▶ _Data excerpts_
----
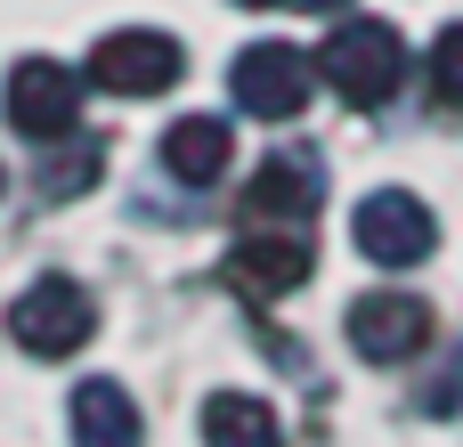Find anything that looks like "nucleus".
Here are the masks:
<instances>
[{
    "label": "nucleus",
    "mask_w": 463,
    "mask_h": 447,
    "mask_svg": "<svg viewBox=\"0 0 463 447\" xmlns=\"http://www.w3.org/2000/svg\"><path fill=\"white\" fill-rule=\"evenodd\" d=\"M317 65H326V81H334L350 106H383V98H399V81H407V41H399L391 24H374V16H342Z\"/></svg>",
    "instance_id": "1"
},
{
    "label": "nucleus",
    "mask_w": 463,
    "mask_h": 447,
    "mask_svg": "<svg viewBox=\"0 0 463 447\" xmlns=\"http://www.w3.org/2000/svg\"><path fill=\"white\" fill-rule=\"evenodd\" d=\"M8 334H16V350H33V358H73V350L98 334V301H90L73 277H33V285L16 293V309H8Z\"/></svg>",
    "instance_id": "2"
},
{
    "label": "nucleus",
    "mask_w": 463,
    "mask_h": 447,
    "mask_svg": "<svg viewBox=\"0 0 463 447\" xmlns=\"http://www.w3.org/2000/svg\"><path fill=\"white\" fill-rule=\"evenodd\" d=\"M179 73H187V49H179L171 33H146V24H122V33H106V41L90 49V81L114 90V98H155V90H171Z\"/></svg>",
    "instance_id": "3"
},
{
    "label": "nucleus",
    "mask_w": 463,
    "mask_h": 447,
    "mask_svg": "<svg viewBox=\"0 0 463 447\" xmlns=\"http://www.w3.org/2000/svg\"><path fill=\"white\" fill-rule=\"evenodd\" d=\"M350 236H358V252H366L374 269H415V261H431V244H439V220H431L415 195L383 187V195H366V204H358Z\"/></svg>",
    "instance_id": "4"
},
{
    "label": "nucleus",
    "mask_w": 463,
    "mask_h": 447,
    "mask_svg": "<svg viewBox=\"0 0 463 447\" xmlns=\"http://www.w3.org/2000/svg\"><path fill=\"white\" fill-rule=\"evenodd\" d=\"M236 106L244 114H260V122H285V114H301L309 106V90H317V65L301 57V49H285V41H260V49H244L236 57Z\"/></svg>",
    "instance_id": "5"
},
{
    "label": "nucleus",
    "mask_w": 463,
    "mask_h": 447,
    "mask_svg": "<svg viewBox=\"0 0 463 447\" xmlns=\"http://www.w3.org/2000/svg\"><path fill=\"white\" fill-rule=\"evenodd\" d=\"M81 122V73L57 65V57H24L8 73V130L24 138H65Z\"/></svg>",
    "instance_id": "6"
},
{
    "label": "nucleus",
    "mask_w": 463,
    "mask_h": 447,
    "mask_svg": "<svg viewBox=\"0 0 463 447\" xmlns=\"http://www.w3.org/2000/svg\"><path fill=\"white\" fill-rule=\"evenodd\" d=\"M423 334H431V309H423L415 293H366V301H350V350L374 358V366L415 358Z\"/></svg>",
    "instance_id": "7"
},
{
    "label": "nucleus",
    "mask_w": 463,
    "mask_h": 447,
    "mask_svg": "<svg viewBox=\"0 0 463 447\" xmlns=\"http://www.w3.org/2000/svg\"><path fill=\"white\" fill-rule=\"evenodd\" d=\"M228 269H236V285H252V293H293V285H309V236L301 228H260V236H244L236 252H228Z\"/></svg>",
    "instance_id": "8"
},
{
    "label": "nucleus",
    "mask_w": 463,
    "mask_h": 447,
    "mask_svg": "<svg viewBox=\"0 0 463 447\" xmlns=\"http://www.w3.org/2000/svg\"><path fill=\"white\" fill-rule=\"evenodd\" d=\"M244 212L269 228V220H285V228H301L309 212H317V163H301V155H277V163H260L252 171V195H244Z\"/></svg>",
    "instance_id": "9"
},
{
    "label": "nucleus",
    "mask_w": 463,
    "mask_h": 447,
    "mask_svg": "<svg viewBox=\"0 0 463 447\" xmlns=\"http://www.w3.org/2000/svg\"><path fill=\"white\" fill-rule=\"evenodd\" d=\"M146 440V423H138V407H130V391L122 383H81L73 391V447H138Z\"/></svg>",
    "instance_id": "10"
},
{
    "label": "nucleus",
    "mask_w": 463,
    "mask_h": 447,
    "mask_svg": "<svg viewBox=\"0 0 463 447\" xmlns=\"http://www.w3.org/2000/svg\"><path fill=\"white\" fill-rule=\"evenodd\" d=\"M163 171L187 179V187H212V179L228 171V122H212V114L171 122V130H163Z\"/></svg>",
    "instance_id": "11"
},
{
    "label": "nucleus",
    "mask_w": 463,
    "mask_h": 447,
    "mask_svg": "<svg viewBox=\"0 0 463 447\" xmlns=\"http://www.w3.org/2000/svg\"><path fill=\"white\" fill-rule=\"evenodd\" d=\"M203 440L212 447H285L277 432V407L252 399V391H212L203 399Z\"/></svg>",
    "instance_id": "12"
},
{
    "label": "nucleus",
    "mask_w": 463,
    "mask_h": 447,
    "mask_svg": "<svg viewBox=\"0 0 463 447\" xmlns=\"http://www.w3.org/2000/svg\"><path fill=\"white\" fill-rule=\"evenodd\" d=\"M431 98L463 114V24H448V33L431 41Z\"/></svg>",
    "instance_id": "13"
},
{
    "label": "nucleus",
    "mask_w": 463,
    "mask_h": 447,
    "mask_svg": "<svg viewBox=\"0 0 463 447\" xmlns=\"http://www.w3.org/2000/svg\"><path fill=\"white\" fill-rule=\"evenodd\" d=\"M285 8H342V0H285Z\"/></svg>",
    "instance_id": "14"
},
{
    "label": "nucleus",
    "mask_w": 463,
    "mask_h": 447,
    "mask_svg": "<svg viewBox=\"0 0 463 447\" xmlns=\"http://www.w3.org/2000/svg\"><path fill=\"white\" fill-rule=\"evenodd\" d=\"M244 8H285V0H244Z\"/></svg>",
    "instance_id": "15"
}]
</instances>
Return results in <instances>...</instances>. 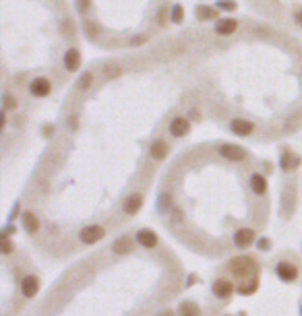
----
▶ _EXERCISE OBJECTIVE_
Transcribe every one of the items above word for word, without changing any character. Leave the pictures out of your transcription.

▶ _THE SOLUTION_
Find anything that looks like "nucleus".
Here are the masks:
<instances>
[{
    "label": "nucleus",
    "mask_w": 463,
    "mask_h": 447,
    "mask_svg": "<svg viewBox=\"0 0 463 447\" xmlns=\"http://www.w3.org/2000/svg\"><path fill=\"white\" fill-rule=\"evenodd\" d=\"M317 65H326V81H334L350 106H383V98H399V81H407V41H399L391 24H374V16H342Z\"/></svg>",
    "instance_id": "1"
},
{
    "label": "nucleus",
    "mask_w": 463,
    "mask_h": 447,
    "mask_svg": "<svg viewBox=\"0 0 463 447\" xmlns=\"http://www.w3.org/2000/svg\"><path fill=\"white\" fill-rule=\"evenodd\" d=\"M8 334H16V350H33V358H73V350L98 334V301H90L73 277H33V285L16 293V309H8Z\"/></svg>",
    "instance_id": "2"
},
{
    "label": "nucleus",
    "mask_w": 463,
    "mask_h": 447,
    "mask_svg": "<svg viewBox=\"0 0 463 447\" xmlns=\"http://www.w3.org/2000/svg\"><path fill=\"white\" fill-rule=\"evenodd\" d=\"M179 73H187V49H179L171 33H146V24H122V33H106V41L90 49V81L114 90V98H155V90H171Z\"/></svg>",
    "instance_id": "3"
},
{
    "label": "nucleus",
    "mask_w": 463,
    "mask_h": 447,
    "mask_svg": "<svg viewBox=\"0 0 463 447\" xmlns=\"http://www.w3.org/2000/svg\"><path fill=\"white\" fill-rule=\"evenodd\" d=\"M350 236H358V252H366L374 269H415V261H431V244H439V220H431L415 195L383 187V195H366V204H358Z\"/></svg>",
    "instance_id": "4"
},
{
    "label": "nucleus",
    "mask_w": 463,
    "mask_h": 447,
    "mask_svg": "<svg viewBox=\"0 0 463 447\" xmlns=\"http://www.w3.org/2000/svg\"><path fill=\"white\" fill-rule=\"evenodd\" d=\"M236 106L244 114H260V122H285V114H301L309 106V90H317V65L301 57V49H285V41H260V49H244L236 57Z\"/></svg>",
    "instance_id": "5"
},
{
    "label": "nucleus",
    "mask_w": 463,
    "mask_h": 447,
    "mask_svg": "<svg viewBox=\"0 0 463 447\" xmlns=\"http://www.w3.org/2000/svg\"><path fill=\"white\" fill-rule=\"evenodd\" d=\"M81 122V73L57 65V57H24L8 73V130L24 138H65Z\"/></svg>",
    "instance_id": "6"
},
{
    "label": "nucleus",
    "mask_w": 463,
    "mask_h": 447,
    "mask_svg": "<svg viewBox=\"0 0 463 447\" xmlns=\"http://www.w3.org/2000/svg\"><path fill=\"white\" fill-rule=\"evenodd\" d=\"M423 334H431V309H423L415 293H366V301H350V350L374 358V366L415 358Z\"/></svg>",
    "instance_id": "7"
},
{
    "label": "nucleus",
    "mask_w": 463,
    "mask_h": 447,
    "mask_svg": "<svg viewBox=\"0 0 463 447\" xmlns=\"http://www.w3.org/2000/svg\"><path fill=\"white\" fill-rule=\"evenodd\" d=\"M228 269H236V285H252V293H293V285H309V236L301 228H260V236H244L236 252H228Z\"/></svg>",
    "instance_id": "8"
},
{
    "label": "nucleus",
    "mask_w": 463,
    "mask_h": 447,
    "mask_svg": "<svg viewBox=\"0 0 463 447\" xmlns=\"http://www.w3.org/2000/svg\"><path fill=\"white\" fill-rule=\"evenodd\" d=\"M244 212L269 228V220H285V228H301L309 212H317V163H301V155H277V163H260L252 171V195H244Z\"/></svg>",
    "instance_id": "9"
},
{
    "label": "nucleus",
    "mask_w": 463,
    "mask_h": 447,
    "mask_svg": "<svg viewBox=\"0 0 463 447\" xmlns=\"http://www.w3.org/2000/svg\"><path fill=\"white\" fill-rule=\"evenodd\" d=\"M146 440V423H138V407H130V391L122 383H81L73 391V447H138Z\"/></svg>",
    "instance_id": "10"
},
{
    "label": "nucleus",
    "mask_w": 463,
    "mask_h": 447,
    "mask_svg": "<svg viewBox=\"0 0 463 447\" xmlns=\"http://www.w3.org/2000/svg\"><path fill=\"white\" fill-rule=\"evenodd\" d=\"M163 171L187 179V187H212V179L228 171V122H212V114L171 122V130H163Z\"/></svg>",
    "instance_id": "11"
},
{
    "label": "nucleus",
    "mask_w": 463,
    "mask_h": 447,
    "mask_svg": "<svg viewBox=\"0 0 463 447\" xmlns=\"http://www.w3.org/2000/svg\"><path fill=\"white\" fill-rule=\"evenodd\" d=\"M203 440L212 447H285L277 432V407L252 399V391H212L203 399Z\"/></svg>",
    "instance_id": "12"
},
{
    "label": "nucleus",
    "mask_w": 463,
    "mask_h": 447,
    "mask_svg": "<svg viewBox=\"0 0 463 447\" xmlns=\"http://www.w3.org/2000/svg\"><path fill=\"white\" fill-rule=\"evenodd\" d=\"M431 98L463 114V24H448V33L431 41Z\"/></svg>",
    "instance_id": "13"
},
{
    "label": "nucleus",
    "mask_w": 463,
    "mask_h": 447,
    "mask_svg": "<svg viewBox=\"0 0 463 447\" xmlns=\"http://www.w3.org/2000/svg\"><path fill=\"white\" fill-rule=\"evenodd\" d=\"M285 8H342V0H285Z\"/></svg>",
    "instance_id": "14"
},
{
    "label": "nucleus",
    "mask_w": 463,
    "mask_h": 447,
    "mask_svg": "<svg viewBox=\"0 0 463 447\" xmlns=\"http://www.w3.org/2000/svg\"><path fill=\"white\" fill-rule=\"evenodd\" d=\"M244 8H285V0H244Z\"/></svg>",
    "instance_id": "15"
}]
</instances>
Return results in <instances>...</instances>. 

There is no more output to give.